By Caroline Bracken:
Angela Graham’s poetry collection ‘Sanctuary: There Must Be Somewhere‘ is an interesting concept. As well as her own poems, it includes poems she wrote collaboratively with Phil Cope, Viviana Fiorentino, Mahyar and Csilla Toldy.
Her mentor Glen Wilson also contributed a poem, ‘Border Crossing, Reynosa to Hidalgo’, a gorgeous poem with more questions than answers:
‘There is buzzing behind the bevel of the two-way mirror,
I imagine the voices of the hidden judges there’
The collaborative poems all allow the contributing poets’ voices to shine and feel very different to Graham’s own. For example Mahyar’s ‘You’ is end-rhymed:
‘When I was drinking shot after shot
When I was reading Rubaiyat
When I was reading Khayyam’s couplets
When the book got wet with my tears’ droplets’
Csilla Toldy’s ‘Sanctum Trilogy’ is written in three sections, ‘Resistance’ ‘Refuge’ and ‘Resilience’ and is more experimental in form:
‘Forget the borders, tie up your tongue
here you are safe – between the walls of this place.

Entries taken from a collection:
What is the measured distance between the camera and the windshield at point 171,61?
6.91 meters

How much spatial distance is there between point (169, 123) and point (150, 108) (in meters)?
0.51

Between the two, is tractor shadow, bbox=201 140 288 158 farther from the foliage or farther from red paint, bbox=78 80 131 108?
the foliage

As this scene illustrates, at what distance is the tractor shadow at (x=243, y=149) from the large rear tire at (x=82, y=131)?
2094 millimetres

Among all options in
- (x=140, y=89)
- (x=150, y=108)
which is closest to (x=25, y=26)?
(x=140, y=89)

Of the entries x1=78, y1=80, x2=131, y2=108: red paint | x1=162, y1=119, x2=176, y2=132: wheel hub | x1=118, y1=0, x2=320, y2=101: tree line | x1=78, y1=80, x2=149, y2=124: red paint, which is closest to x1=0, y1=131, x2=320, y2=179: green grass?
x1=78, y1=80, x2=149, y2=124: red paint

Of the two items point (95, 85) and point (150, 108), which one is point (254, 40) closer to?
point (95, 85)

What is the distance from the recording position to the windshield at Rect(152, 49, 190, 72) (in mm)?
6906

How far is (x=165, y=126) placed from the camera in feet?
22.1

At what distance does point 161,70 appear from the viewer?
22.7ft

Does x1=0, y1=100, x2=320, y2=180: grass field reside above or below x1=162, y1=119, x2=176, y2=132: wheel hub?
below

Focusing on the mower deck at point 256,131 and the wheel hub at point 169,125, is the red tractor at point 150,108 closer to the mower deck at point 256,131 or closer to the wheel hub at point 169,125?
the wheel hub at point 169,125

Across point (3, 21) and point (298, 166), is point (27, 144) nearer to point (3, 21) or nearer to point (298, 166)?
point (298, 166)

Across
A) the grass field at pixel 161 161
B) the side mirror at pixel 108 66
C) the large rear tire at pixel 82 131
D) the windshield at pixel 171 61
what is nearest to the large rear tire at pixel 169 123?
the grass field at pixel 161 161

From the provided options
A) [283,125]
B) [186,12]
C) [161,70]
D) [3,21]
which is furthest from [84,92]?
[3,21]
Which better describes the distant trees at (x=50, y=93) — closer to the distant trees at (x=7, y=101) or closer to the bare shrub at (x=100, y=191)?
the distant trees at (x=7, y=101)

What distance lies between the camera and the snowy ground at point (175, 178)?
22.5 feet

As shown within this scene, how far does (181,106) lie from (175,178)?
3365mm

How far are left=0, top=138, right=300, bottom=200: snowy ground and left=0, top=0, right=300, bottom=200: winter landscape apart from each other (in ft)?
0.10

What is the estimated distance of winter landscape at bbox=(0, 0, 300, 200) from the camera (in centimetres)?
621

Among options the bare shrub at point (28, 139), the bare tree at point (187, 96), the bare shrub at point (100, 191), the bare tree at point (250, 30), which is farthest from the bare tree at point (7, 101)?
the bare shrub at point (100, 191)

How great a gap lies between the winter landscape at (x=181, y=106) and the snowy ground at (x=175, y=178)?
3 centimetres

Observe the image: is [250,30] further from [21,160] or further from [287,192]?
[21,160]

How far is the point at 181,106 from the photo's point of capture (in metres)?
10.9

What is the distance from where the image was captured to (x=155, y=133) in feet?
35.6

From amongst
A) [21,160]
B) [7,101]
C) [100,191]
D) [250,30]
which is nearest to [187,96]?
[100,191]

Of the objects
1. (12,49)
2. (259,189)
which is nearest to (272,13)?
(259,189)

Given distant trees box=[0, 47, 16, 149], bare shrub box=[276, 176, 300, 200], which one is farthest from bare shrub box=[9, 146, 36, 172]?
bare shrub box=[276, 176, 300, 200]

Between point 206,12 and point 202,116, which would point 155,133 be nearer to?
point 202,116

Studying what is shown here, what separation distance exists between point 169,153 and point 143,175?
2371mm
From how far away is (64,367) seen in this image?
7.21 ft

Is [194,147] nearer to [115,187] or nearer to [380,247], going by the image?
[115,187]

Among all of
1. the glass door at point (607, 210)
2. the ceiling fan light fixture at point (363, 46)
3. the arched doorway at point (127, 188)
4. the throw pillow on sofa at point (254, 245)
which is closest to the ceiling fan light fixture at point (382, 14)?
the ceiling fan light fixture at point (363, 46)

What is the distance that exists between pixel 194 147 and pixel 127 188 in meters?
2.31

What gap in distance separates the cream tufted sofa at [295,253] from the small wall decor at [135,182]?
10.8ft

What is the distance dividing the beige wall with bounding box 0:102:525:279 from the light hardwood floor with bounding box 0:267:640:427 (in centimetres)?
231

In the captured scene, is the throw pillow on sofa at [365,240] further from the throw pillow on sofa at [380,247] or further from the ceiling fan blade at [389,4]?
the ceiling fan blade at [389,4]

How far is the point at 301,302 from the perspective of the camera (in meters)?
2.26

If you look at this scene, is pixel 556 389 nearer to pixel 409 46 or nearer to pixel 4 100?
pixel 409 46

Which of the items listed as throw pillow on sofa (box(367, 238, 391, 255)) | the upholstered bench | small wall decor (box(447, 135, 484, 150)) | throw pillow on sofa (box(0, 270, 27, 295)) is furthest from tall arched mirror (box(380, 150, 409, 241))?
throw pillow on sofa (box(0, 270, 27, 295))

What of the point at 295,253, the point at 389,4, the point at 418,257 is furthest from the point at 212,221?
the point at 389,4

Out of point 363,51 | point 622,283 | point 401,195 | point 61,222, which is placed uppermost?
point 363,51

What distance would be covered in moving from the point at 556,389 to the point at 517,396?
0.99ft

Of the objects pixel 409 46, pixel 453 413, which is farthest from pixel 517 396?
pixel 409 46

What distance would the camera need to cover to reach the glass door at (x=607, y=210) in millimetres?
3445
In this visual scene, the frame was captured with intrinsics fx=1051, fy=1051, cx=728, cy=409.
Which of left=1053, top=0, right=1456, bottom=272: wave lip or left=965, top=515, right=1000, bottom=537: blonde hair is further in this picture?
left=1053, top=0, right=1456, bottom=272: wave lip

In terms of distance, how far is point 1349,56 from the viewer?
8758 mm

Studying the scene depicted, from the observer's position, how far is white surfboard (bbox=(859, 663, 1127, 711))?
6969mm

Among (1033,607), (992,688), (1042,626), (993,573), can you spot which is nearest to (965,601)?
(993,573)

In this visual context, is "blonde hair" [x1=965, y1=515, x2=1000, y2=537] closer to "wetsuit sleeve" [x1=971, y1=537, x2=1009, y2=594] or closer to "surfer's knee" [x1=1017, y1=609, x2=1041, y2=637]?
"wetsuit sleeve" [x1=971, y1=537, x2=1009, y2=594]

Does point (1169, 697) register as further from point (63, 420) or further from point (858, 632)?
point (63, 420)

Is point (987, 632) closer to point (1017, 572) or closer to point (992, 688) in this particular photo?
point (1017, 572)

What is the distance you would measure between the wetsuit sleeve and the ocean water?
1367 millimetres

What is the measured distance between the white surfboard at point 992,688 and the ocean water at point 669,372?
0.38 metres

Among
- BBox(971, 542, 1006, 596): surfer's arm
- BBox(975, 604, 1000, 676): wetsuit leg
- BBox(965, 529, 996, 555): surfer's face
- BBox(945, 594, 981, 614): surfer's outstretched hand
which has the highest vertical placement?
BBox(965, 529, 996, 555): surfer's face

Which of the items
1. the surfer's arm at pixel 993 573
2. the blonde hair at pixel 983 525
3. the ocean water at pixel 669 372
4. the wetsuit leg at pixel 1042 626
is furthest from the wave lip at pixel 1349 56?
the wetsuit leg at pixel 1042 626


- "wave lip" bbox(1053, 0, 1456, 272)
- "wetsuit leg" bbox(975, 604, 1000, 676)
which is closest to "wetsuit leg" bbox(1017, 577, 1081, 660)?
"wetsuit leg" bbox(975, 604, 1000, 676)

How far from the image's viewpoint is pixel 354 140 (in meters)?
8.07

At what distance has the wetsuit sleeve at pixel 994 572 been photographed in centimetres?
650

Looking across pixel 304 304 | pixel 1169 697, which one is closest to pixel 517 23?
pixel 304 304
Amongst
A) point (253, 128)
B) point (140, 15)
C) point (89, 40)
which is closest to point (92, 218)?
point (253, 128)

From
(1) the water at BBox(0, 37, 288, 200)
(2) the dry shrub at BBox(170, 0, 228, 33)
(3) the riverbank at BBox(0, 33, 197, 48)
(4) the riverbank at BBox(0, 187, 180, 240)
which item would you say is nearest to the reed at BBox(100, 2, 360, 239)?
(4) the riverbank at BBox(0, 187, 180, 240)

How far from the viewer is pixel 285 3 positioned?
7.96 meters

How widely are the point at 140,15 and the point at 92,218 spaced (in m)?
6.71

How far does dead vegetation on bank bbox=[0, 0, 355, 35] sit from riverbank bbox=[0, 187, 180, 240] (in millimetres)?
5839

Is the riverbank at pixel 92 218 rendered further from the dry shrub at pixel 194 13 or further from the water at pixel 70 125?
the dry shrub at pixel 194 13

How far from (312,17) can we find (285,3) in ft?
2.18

**WRITTEN TASKS**
[1] Write out the passage of the review from "Her mentor Glen" up to and including "of this place.".
[2] Summarize the review in two sentences.
[3] According to the review, what are the three sections of Csilla Toldy's 'Sanctum Trilogy' called?
The material is not needed for anything here.

**TASK RESULTS**
[1]
Her mentor Glen Wilson also contributed a poem, ‘Border Crossing, Reynosa to Hidalgo’, a gorgeous poem with more questions than answers:
‘There is buzzing behind the bevel of the two-way mirror,
I imagine the voices of the hidden judges there’
The collaborative poems all allow the contributing poets’ voices to shine and feel very different to Graham’s own. For example Mahyar’s ‘You’ is end-rhymed:
‘When I was drinking shot after shot
When I was reading Rubaiyat
When I was reading Khayyam’s couplets
When the book got wet with my tears’ droplets’
Csilla Toldy’s ‘Sanctum Trilogy’ is written in three sections, ‘Resistance’ ‘Refuge’ and ‘Resilience’ and is more experimental in form:
‘Forget the borders, tie up your tongue
here you are safe – between the walls of this place.

[2] Angela Graham's collection 'Sanctuary: There Must Be Somewhere' contains her own poems, poems she wrote collaboratively with Phil Cope, Viviana Fiorentino, Mahyar and Csilla Toldy, and a poem by her mentor Glen Wilson. The collaborative poems let the contributing poets' voices shine and feel very different from Graham's own, as shown by Mahyar's end-rhymed 'You' and Toldy's more experimental 'Sanctum Trilogy'.

[3] 'Resistance', 'Refuge' and 'Resilience'.